# wanting to find people in my area...



## mistress-mk1TT (Feb 22, 2014)

So after finding another TT owner close to me last night, I was hoping to find some more, and maybe if there's enough people maybe have a local meet?


----------



## davelincs (Jan 1, 2010)

Where abouts are you in North Wales?


----------



## mistress-mk1TT (Feb 22, 2014)

I'm from wrexham hun


----------



## CRM (Dec 4, 2012)

Ruthin / Frodsham / Broughton park
53 plate Glacier blue 3.2 DSG


----------



## mistress-mk1TT (Feb 22, 2014)

CRM said:


> Ruthin / Frodsham / Broughton park
> 53 plate Glacier blue 3.2 DSG


I take it that's you then lol


----------



## CRM (Dec 4, 2012)

indeed. what's yours then ? will show you mine if you show me yours :wink:


----------



## mistress-mk1TT (Feb 22, 2014)

That's my little lady


----------



## CRM (Dec 4, 2012)

noice.
and here is my "old fella" :wink:

So if you do arrange a meet with a few TT owners keep us in the loop and i will pop over. Or drop us a PM if you want to get the ball rolling with just the 3 of us so far lol


----------



## mistress-mk1TT (Feb 22, 2014)

Nice  yeah I will do, there's a lad in manchester too, which I'm sure would be up for a meet, so will defo arrange something and let you know 

I can even arrange for someone to come and take some pictures to if people would like?

> _Written instruction a_:
Print the passage of the forum thread that starts at the words "So if you do" and ends after the words "people would like?", word for word.

> _Material for the task_:
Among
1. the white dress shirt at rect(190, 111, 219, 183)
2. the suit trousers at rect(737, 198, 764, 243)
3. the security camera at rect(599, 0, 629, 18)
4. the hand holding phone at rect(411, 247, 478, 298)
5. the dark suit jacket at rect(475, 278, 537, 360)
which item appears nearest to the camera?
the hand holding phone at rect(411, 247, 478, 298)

> _Written instruction b_:
Return all of the records above verbatim, line for line.

> _Task response a_:
So if you do arrange a meet with a few TT owners keep us in the loop and i will pop over. Or drop us a PM if you want to get the ball rolling with just the 3 of us so far lol


----------



## mistress-mk1TT (Feb 22, 2014)

Nice  yeah I will do, there's a lad in manchester too, which I'm sure would be up for a meet, so will defo arrange something and let you know 

I can even arrange for someone to come and take some pictures to if people would like?

> _Task response b_:
Among
1. the white dress shirt at rect(190, 111, 219, 183)
2. the suit trousers at rect(737, 198, 764, 243)
3. the security camera at rect(599, 0, 629, 18)
4. the hand holding phone at rect(411, 247, 478, 298)
5. the dark suit jacket at rect(475, 278, 537, 360)
which item appears nearest to the camera?
the hand holding phone at rect(411, 247, 478, 298)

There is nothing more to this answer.